Love and melancholy rush in whenever I use my Nana Claires bowl. The sturdy piece of yellowware is smooth yet pitted and cracked from age and regular use from three generations of Robb women. Mindful of its heft as I pull the bowl gently from its home on the stainless rack nestled among the other lighter, utilitarian stainless bowls I favor when working in a hurried manner – this is the bowl I use when I have time to cook easy.
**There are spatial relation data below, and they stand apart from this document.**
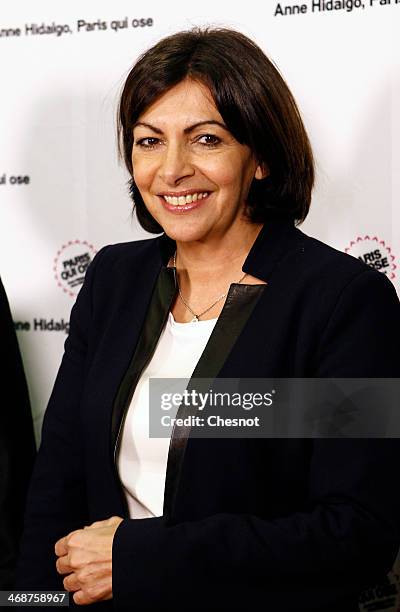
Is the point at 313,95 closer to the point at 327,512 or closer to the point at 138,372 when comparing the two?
the point at 138,372

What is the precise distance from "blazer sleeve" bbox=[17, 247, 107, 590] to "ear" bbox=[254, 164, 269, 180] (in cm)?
42

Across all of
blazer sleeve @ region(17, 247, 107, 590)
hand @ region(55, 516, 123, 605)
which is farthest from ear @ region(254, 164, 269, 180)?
hand @ region(55, 516, 123, 605)

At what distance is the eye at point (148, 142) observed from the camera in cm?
134

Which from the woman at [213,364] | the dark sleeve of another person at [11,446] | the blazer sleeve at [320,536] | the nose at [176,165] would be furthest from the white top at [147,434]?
the dark sleeve of another person at [11,446]


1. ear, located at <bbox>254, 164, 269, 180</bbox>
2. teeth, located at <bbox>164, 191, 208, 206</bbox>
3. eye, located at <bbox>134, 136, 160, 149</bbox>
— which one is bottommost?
teeth, located at <bbox>164, 191, 208, 206</bbox>

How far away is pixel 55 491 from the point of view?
1434 millimetres

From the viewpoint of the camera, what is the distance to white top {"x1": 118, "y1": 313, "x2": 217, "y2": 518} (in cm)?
130

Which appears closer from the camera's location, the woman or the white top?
the woman

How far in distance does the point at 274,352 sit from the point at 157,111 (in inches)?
15.9

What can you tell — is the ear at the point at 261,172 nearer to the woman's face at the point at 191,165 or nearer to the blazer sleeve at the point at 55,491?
the woman's face at the point at 191,165

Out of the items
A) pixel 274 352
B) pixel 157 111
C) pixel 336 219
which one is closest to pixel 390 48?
pixel 336 219

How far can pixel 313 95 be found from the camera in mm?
1710

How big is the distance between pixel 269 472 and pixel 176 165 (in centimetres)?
46

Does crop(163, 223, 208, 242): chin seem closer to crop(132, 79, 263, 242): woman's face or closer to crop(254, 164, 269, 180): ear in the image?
crop(132, 79, 263, 242): woman's face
I remember the bowl on the breakfast table in Nanas busy kitchen cradling sweet and savory doughs flavored of the Ukraine waiting to be formed into breads and pastries. I picture the bowl sitting on the counter in my mothers kitchen holding a warm, vanilla scented bowl of quivering tapioca pudding; me, eager to scoop out a portion still with a bit of fluffy egg white not completely folded in, squishing the gelatinous bubbles with my tongue into the roof of my mouth. I consider the salad I’m assembling out of what is handy in my refrigerator – vivid yellow and green summer squash and hot pink circles of watermelon radish all shaved thin, clusters of bitter lettuce, torn leaves of fresh mint, a small toss of toasted almond slices all dressed lightly with sea salt, olive oil, lemon juice and a splash of seasoned rice vinegar.
I’m fairly sure my Nana had never seen or tasted a watermelon radish in her rudely interrupted young life, and wonder if my lunch in the yellowware bowl would have pleased her. I take relish in knowing how delighted my mother would have been, another beautiful woman stolen too early, and how she likely would have made some clever fashionable reference as to how the colors in the salad reminded her of a Lily Pulitzer or a Marimekko fabric print. I allow myself to wonder if my own daughter will ever find joy in cooking – at fourteen, her lack of kitchen interest aside from blending up the occasional smoothie fills me at times with more than a tiny bit of sadness. My mind then goes to that place – the place that makes me ponder whether the same cruel and ugly fate dealt to my Nana and my mother will also one day be mine, and whether my daughter will ever cherish the steady history of the yellowware bowl. Then finally, and not without some exasperation and a smile at my own propensity to mental rumination, I realize perhaps this all might just be much too much to contemplate while making myself just a little bit of lunch in Nana Claires yellowware bowl.